In particular, the Third Circuit explicitly recognized an exception to the bond requirement
in Temple University v. White, 941 F.2d 201 (3d Cir. 1991). There, the Circuit stated that, “[f]irst,
at least in noncommercial cases, the court should consider the possible loss to the enjoined party
together with the hardship that a bond requirement would impose on the applicant.” Id. at 219
(internal quotation marks and citation omitted). Further, the “district court should consider the
impact that a bond requirement would have on enforcement of [an important federal right or public
interest] in order to prevent undue restriction [of them].” Id. at 220 (citation omitted). This
“Temple University exception involves a balance of the equities of the potential hardships that each
party would suffer as a result of a preliminary injunction. Where the balance of these equities
weighs overwhelmingly in favor of the party seeking the injunction, a district court has the
discretion to waive the Rule 65(c) bond requirement.” Elliott v. Kiesewetter, 98 F.3d 47, 60 (3d
Cir. 1996). To reiterate, however, the Third Circuit has explicitly held that “a district court lacks
discretion under Rule 65(c) to waive a bond requirement except in the exceptionally narrow
circumstance where the nature of the action necessarily precludes any monetary harm to the
defendant.” Zambelli, 592 F.3d at 426.

**Using the information**.
1/ Answer these questions from the bond-requirement passage:
(a) Which court decided Temple University v. White, and in what year?
(b) According to the quotation from Elliott v. Kiesewetter, when does a district court have discretion to waive the Rule 65(c) bond requirement?
(c) Which case is cited for the holding that a district court lacks discretion to waive a bond except in an exceptionally narrow circumstance?
2/ Please mark each statement yes or no according to the bond-requirement passage, and quote the words that decide it:
(a) Temple University v. White says a court should weigh the hardship a bond requirement would impose on the applicant.
(b) Elliott v. Kiesewetter was decided in 1991.
(c) Zambelli allows a district court to waive the bond whenever the equities favor the party seeking the injunction.

**Supplied data**.
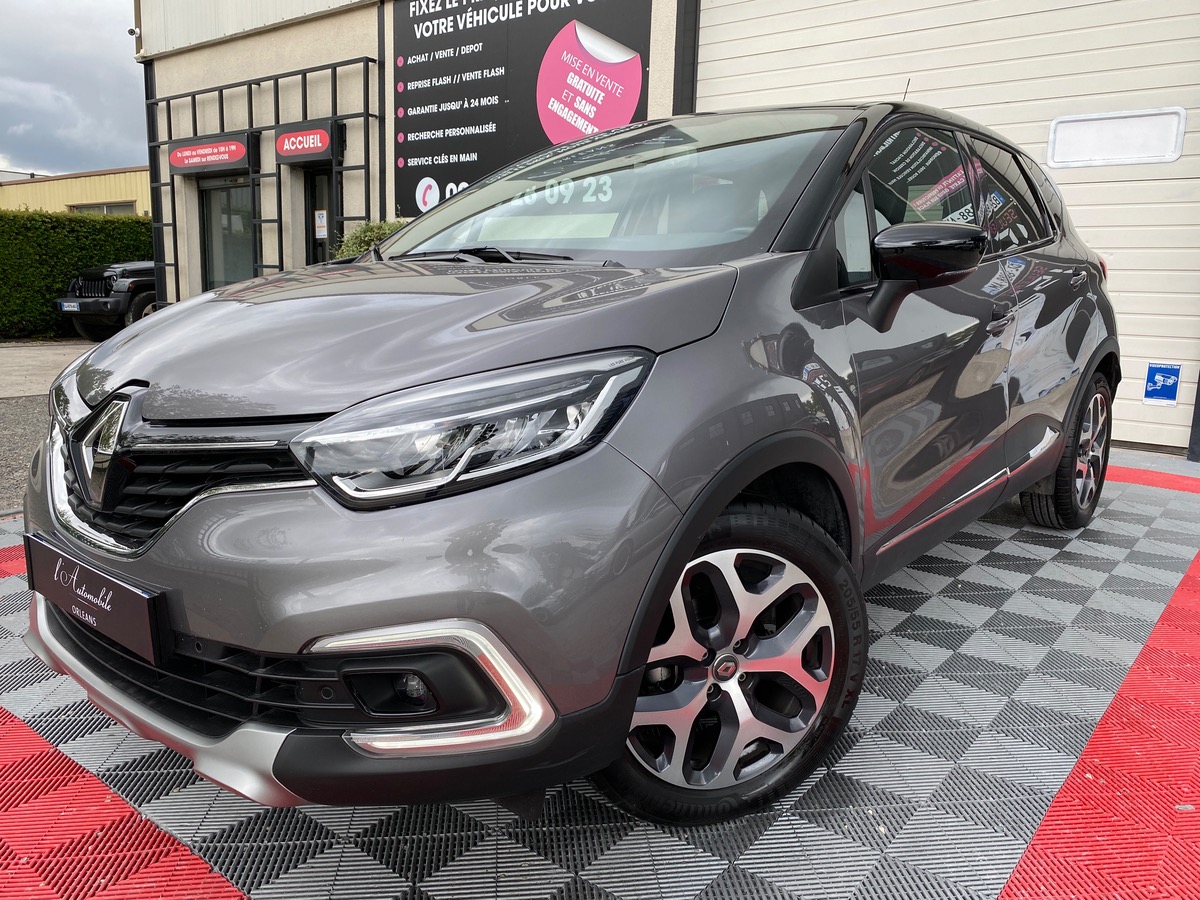 RENAULT Captur 0.9 TCE 90ch intens 1ere main f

**Answers to the problems**.
1/
(a) The Third Circuit, in 1991.
(b) When the balance of the equities weighs overwhelmingly in favor of the party seeking the injunction.
(c) Zambelli, 592 F.3d at 426.

2/
(a) Yes: "together with the hardship that a bond requirement would impose on the applicant."
(b) No: "98 F.3d 47, 60 (3d Cir. 1996)"
(c) No: "a district court lacks discretion under Rule 65(c) to waive a bond requirement except in the exceptionally narrow circumstance where the nature of the action necessarily precludes any monetary harm to the defendant."